I decided to park at the Visitor Centre parking lot and walk some trails to find some winter resident birds. I walked Tilden Woods Trail, and Shuster Trail and was not disappointed as there was quite a bit of activity for the "dead of winter".
The highlight of the walk was a Ruby-crowned Kinglet that was in a mixed flock of Golden-crowned Kinglets, a Black-capped Chickadee, a White-breasted Nuthatch and 6 Yellow-rumped Warblers. While going through the "Butter Butts" I had a brief look at one of the birds that didn't appear to have the contrasting dark auriculars with the pale throat. The look was very brief and could have just been the lighting or who knows what it could have been, but just like that the bird flew north with the rest of the Yellow-rumped Warblers. Something to keep an eye out for as I'm sure the flock won't be leaving the area any time soon.

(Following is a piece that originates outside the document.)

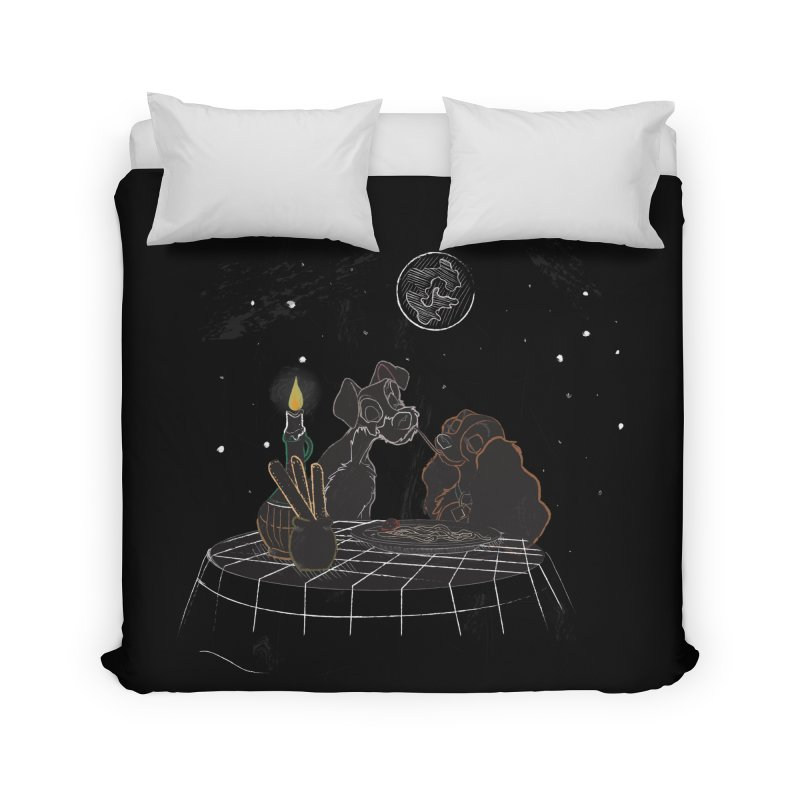 Spaghetti For Two Home Duvet by LLUMA Design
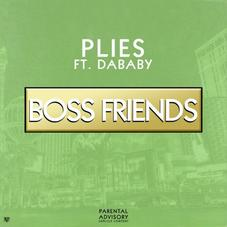 "Plies & DaBaby Take Over Las Vegas In ""Boss Friends"" Visual"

I also had 2 Horned Larks flying north quite high over the trail. I would suspect these are spring migrants. Jeremy Hatt had the same thing happening over Leamington last Saturday when we had those record breaking temperatures. This winter has been surprisingly mild which is great...for colds and the flu....
Changing the subject completely, last year I obtained a nice hard cover book of "The Birds of North America" a well known publication which has 435 plates by John James Audubon. The paintings were produced in the early 1800s so to many today they may look crude and almost comical. You must remember though that these paintings were created when birding was practiced with a gun, not binoculars, and specimens were collected for identification. Audubon took these specimens and created life like poses for his works that often depicted a single bird species in it's natural habitat. One of these plates while going through book struck me. A plate of two birds with the title "Carbonated Warbler" also known as the Carbonated Swamp-Warbler.
Apparently Audubon created this print by using two specimens he collected from the field in the state of Kentucky in 1811. Though Audubon is a great artist and a pioneer in ornithology, I am afraid he was also well known to stretch the truth, and exaggerate a bit. In this case it seems that no one else but Audubon himself saw these birds and they were never to be seen again. He may have in fact painted this plate from memory, perhaps a distant memory, where he forgot some field marks and added others instead. However, it should not be completely ruled out that he did in fact see and collected what may have been some of the last remaining individuals of a species (or subspecies) that had a very limited population before going extinct.
What do you think? Could this have been a real species long gone from the earth, or just Audubon describing a bird he saw in the field and illustrating what field marks he actually remembers?